* _What is required_:
Return each record exactly as it appears, so that nothing is dropped or altered.

* _Dataset content_:
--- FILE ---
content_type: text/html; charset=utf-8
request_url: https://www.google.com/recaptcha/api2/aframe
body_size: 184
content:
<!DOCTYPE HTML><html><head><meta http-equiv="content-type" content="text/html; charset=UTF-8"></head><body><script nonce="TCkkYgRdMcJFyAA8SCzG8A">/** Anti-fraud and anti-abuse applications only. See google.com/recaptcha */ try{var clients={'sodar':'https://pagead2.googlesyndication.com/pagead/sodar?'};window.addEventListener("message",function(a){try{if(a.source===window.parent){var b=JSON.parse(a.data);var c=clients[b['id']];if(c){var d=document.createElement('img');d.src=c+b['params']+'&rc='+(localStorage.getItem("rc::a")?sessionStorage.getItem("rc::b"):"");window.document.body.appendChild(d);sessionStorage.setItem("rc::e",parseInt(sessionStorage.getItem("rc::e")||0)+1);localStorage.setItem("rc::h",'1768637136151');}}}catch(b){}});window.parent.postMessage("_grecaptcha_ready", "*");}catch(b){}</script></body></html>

* _Result for this exercise_:
--- FILE ---
content_type: text/html; charset=utf-8
request_url: https://www.google.com/recaptcha/api2/aframe
body_size: 184
content:
<!DOCTYPE HTML><html><head><meta http-equiv="content-type" content="text/html; charset=UTF-8"></head><body><script nonce="TCkkYgRdMcJFyAA8SCzG8A">/** Anti-fraud and anti-abuse applications only. See google.com/recaptcha */ try{var clients={'sodar':'https://pagead2.googlesyndication.com/pagead/sodar?'};window.addEventListener("message",function(a){try{if(a.source===window.parent){var b=JSON.parse(a.data);var c=clients[b['id']];if(c){var d=document.createElement('img');d.src=c+b['params']+'&rc='+(localStorage.getItem("rc::a")?sessionStorage.getItem("rc::b"):"");window.document.body.appendChild(d);sessionStorage.setItem("rc::e",parseInt(sessionStorage.getItem("rc::e")||0)+1);localStorage.setItem("rc::h",'1768637136151');}}}catch(b){}});window.parent.postMessage("_grecaptcha_ready", "*");}catch(b){}</script></body></html>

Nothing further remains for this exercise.